Detailed plan: [docs/cadforge-self-improving-curriculum.md](docs/cadforge-self-improving-curriculum.md)

## Artifacts

- Space: [sanjuhs/cadforge-cadquery-openenv](https://huggingface.co/spaces/sanjuhs/cadforge-cadquery-openenv)
- Dataset: [sanjuhs/cadforge-cadquery-agentic-traces](https://huggingface.co/datasets/sanjuhs/cadforge-cadquery-agentic-traces)
- Qwen3.5-2B SFT: [sanjuhs/qwen35-2b-cadforge-sft-lora](https://huggingface.co/sanjuhs/qwen35-2b-cadforge-sft-lora)
- Qwen3.5-2B GRPO: [sanjuhs/qwen35-2b-cadforge-grpo-lora](https://huggingface.co/sanjuhs/qwen35-2b-cadforge-grpo-lora)
- Qwen3.5-9B SFT: [sanjuhs/qwen35-9b-cadforge-sft-lora](https://huggingface.co/sanjuhs/qwen35-9b-cadforge-sft-lora)
- Qwen3.5-9B GRPO: [sanjuhs/qwen35-9b-cadforge-grpo-lora](https://huggingface.co/sanjuhs/qwen35-9b-cadforge-grpo-lora)
- Qwen3.5-9B strict GRPO: [sanjuhs/qwen35-9b-cadforge-grpo-strict-build-lora](https://huggingface.co/sanjuhs/qwen35-9b-cadforge-grpo-strict-build-lora)
- Qwen3.5-9B adaptive repair GRPO: [sanjuhs/qwen35-9b-cadforge-grpo-adaptive-repair-lora](https://huggingface.co/sanjuhs/qwen35-9b-cadforge-grpo-adaptive-repair-lora)
- Training evidence bundle: [sanjuhs/cadforge-training-evidence](https://huggingface.co/datasets/sanjuhs/cadforge-training-evidence)

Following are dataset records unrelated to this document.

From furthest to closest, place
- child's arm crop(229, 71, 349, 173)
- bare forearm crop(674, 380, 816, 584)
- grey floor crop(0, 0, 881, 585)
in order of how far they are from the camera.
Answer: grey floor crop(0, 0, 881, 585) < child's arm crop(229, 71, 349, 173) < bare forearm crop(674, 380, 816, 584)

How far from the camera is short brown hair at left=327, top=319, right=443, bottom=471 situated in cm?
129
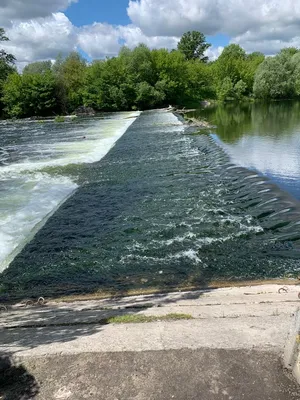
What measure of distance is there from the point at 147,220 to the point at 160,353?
795 centimetres

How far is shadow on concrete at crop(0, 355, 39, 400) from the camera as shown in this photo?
3623 millimetres

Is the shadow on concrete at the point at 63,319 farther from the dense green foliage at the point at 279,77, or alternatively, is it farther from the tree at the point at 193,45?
the tree at the point at 193,45

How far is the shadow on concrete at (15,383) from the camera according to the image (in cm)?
362

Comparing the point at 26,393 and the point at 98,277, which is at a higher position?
the point at 26,393

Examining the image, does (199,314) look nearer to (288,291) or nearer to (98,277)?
(288,291)

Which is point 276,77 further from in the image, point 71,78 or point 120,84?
point 71,78

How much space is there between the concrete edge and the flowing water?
14.4 feet

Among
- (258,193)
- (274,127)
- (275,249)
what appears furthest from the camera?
(274,127)

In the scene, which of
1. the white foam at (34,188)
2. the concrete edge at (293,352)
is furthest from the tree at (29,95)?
the concrete edge at (293,352)

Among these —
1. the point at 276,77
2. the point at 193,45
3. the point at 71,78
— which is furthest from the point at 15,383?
the point at 193,45

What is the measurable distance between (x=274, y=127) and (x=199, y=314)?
29.4 meters

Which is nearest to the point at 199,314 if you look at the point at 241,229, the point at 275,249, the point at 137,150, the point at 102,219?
the point at 275,249

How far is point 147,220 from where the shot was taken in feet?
39.3

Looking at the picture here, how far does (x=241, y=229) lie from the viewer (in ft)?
35.6
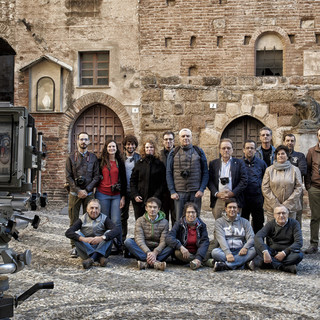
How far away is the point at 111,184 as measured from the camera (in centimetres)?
691

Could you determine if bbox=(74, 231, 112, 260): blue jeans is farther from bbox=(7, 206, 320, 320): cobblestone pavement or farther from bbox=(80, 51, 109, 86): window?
bbox=(80, 51, 109, 86): window

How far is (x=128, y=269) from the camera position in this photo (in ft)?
19.5

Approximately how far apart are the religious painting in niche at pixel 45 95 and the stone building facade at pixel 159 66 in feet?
0.09

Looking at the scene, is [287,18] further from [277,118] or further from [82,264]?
[82,264]

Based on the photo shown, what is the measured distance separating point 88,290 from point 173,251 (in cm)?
156

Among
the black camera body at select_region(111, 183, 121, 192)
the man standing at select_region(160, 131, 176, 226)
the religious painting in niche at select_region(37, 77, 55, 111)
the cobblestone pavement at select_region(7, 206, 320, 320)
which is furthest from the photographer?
the religious painting in niche at select_region(37, 77, 55, 111)

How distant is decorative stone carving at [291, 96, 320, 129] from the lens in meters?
10.8

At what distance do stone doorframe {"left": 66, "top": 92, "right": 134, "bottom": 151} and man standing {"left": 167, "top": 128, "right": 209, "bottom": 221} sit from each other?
284 inches

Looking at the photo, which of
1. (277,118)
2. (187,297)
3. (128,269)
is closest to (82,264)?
(128,269)

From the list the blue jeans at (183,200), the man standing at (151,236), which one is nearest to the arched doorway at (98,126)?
the blue jeans at (183,200)

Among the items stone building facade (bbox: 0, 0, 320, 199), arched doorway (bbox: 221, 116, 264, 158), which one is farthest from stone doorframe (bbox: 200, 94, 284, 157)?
arched doorway (bbox: 221, 116, 264, 158)

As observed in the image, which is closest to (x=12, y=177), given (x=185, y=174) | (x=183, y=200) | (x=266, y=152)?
(x=185, y=174)

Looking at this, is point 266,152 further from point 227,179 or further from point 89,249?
point 89,249

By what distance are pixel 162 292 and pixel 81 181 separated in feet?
8.14
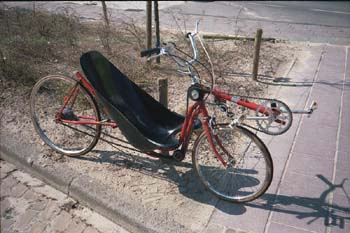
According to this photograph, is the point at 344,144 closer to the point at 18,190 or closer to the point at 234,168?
the point at 234,168

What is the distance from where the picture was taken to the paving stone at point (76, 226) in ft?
9.97

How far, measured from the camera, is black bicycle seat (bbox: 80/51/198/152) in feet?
10.7

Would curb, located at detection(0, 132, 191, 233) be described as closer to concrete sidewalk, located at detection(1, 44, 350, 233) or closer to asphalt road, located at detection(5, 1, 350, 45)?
concrete sidewalk, located at detection(1, 44, 350, 233)

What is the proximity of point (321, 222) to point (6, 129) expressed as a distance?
3429 mm

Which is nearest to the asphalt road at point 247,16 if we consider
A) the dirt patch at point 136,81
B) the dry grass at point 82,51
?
the dirt patch at point 136,81

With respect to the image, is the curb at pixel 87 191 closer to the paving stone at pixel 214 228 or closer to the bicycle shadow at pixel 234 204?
the paving stone at pixel 214 228

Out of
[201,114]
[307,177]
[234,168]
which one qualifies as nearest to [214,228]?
[234,168]

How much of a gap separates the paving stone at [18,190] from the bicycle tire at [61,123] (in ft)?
1.62

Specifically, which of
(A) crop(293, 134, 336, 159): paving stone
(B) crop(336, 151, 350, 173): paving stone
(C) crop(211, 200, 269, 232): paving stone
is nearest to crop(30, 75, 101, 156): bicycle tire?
(C) crop(211, 200, 269, 232): paving stone

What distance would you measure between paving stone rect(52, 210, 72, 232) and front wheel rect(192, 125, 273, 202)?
3.85 feet

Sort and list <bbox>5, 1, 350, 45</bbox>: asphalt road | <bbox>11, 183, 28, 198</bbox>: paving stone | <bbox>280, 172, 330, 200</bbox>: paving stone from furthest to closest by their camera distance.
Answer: <bbox>5, 1, 350, 45</bbox>: asphalt road, <bbox>11, 183, 28, 198</bbox>: paving stone, <bbox>280, 172, 330, 200</bbox>: paving stone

## Adaptive Repair Curriculum

After strict GRPO, CADForge mined the `320` completion traces and generated a new adaptive repair curriculum. The curriculum found the dominant failure class automatically:

| Failure class | Count |
|---|---:|
| syntax closure | `110` |
| type/value/CAD kernel errors | `47` |
| disconnected or weak geometry | `26` |
| undefined names | `20` |
| invented API | `17` |
| missing fixture | `15` |
| unknown build failure | `15` |
| low editability | `4` |

The first adaptive run was useful because it failed loudly: `120` repair completions produced `0` builds and showed clipped outputs. We fixed the curriculum and completion budget, reran it as `20260426-adaptive-repair-final-8192`, and got `53/180` buildable repairs with `0` clipped completions. That is the self-improvement loop in miniature: the environment found a concrete weakness, generated a targeted repair distribution, and the next run improved that failure mode.